Further, the relief announced does not authorise transactions with persons on the U.S. Treasury Department’s Office of Foreign Assets Control’s (OFAC) List of Specially Designated Nationals and Blocked Persons (the SDN List). One notable exception, however, is in the petrochemical area; the U.S. has published a white list "Annex" (available here) of SDN-listed petrochemical companies with which trade will be permitted without sanctions exposure during this six month period.
In the petrochemical area, care must be taken to ensure any trade takes place entirely within the six-month time period covered by the deal2, and that the risk of delays or re-imposition of sanctions by the U.S. is accounted for. The relief announced includes a specific definition of petrochemicals (which does not align exactly with the EU regulations) so each set of regulations must be closely reviewed before undertaking any petrochemical trading.
What is the effect of these latest measures?

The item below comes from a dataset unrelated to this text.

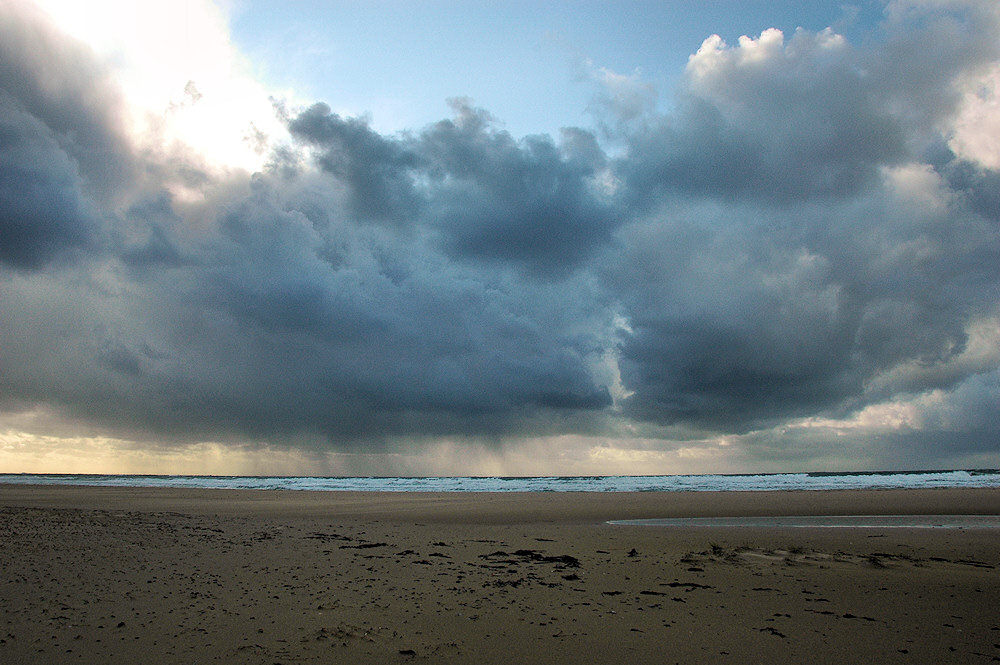 Picture of big rain shower clouds approaching a beach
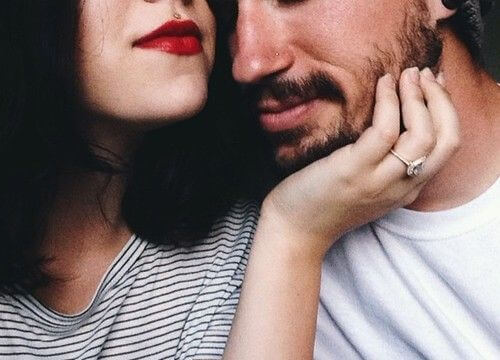 Woman Rubbing Man's Face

The measures introduced by both the EU and the U.S. are very specific. Parties cannot now take the position that it is legal to conduct any and all business with Iran. It is still essential to investigate thoroughly all trades and transactions.
As said above, the measures put in place by the EU and U.S. are not entirely in alignment and so it is important that both regimes are considered. Crucially, U.S. dollar payments in respect of trades now permitted by the EU may be caught, as U.S. banks (and U.S. branches of EU banks) are still barred from the majority of Iran trade.
Further, only cargoes specifically identified are covered by the suspensions. There have been no amendments to the EU asset freeze lists, and so the list of designated parties, with whom it is effectively prohibited to do business, remains intact.
These relaxed measures are only due to be in place for an initial period of six months, i.e. until 20 July 2014. From an EU perspective, all contracts entered into in respect of any of the relaxed measures must be executed by that date. In our view, taking a cautious approach, "executed" should be read as the performance of the contract being completed by 20 July 2014, especially since the previous sanctions could be reinstated either in whole or in part at the end of that period.
In short, whilst these latest measures represent a positive step forward in commercial relations with Iran, they by no means permit all Iranian business and there is still a need for caution.
1. The second step, on which we understand negotiations will begin in the next few weeks, is aimed at a longer-term solution which envisages the lifting of United Nations ("UN"), multilateral and national nuclear-related sanctions in exchange for a comprehensive solution to the international community's concerns with Iran’s nuclear program.
2. This six-month period also applies to transactions involving Iran’s purchase and sale of gold and other precious metals, Iran’s export of petrochemical products, Iran’s automotive and civil aviation industries, and certain associated services.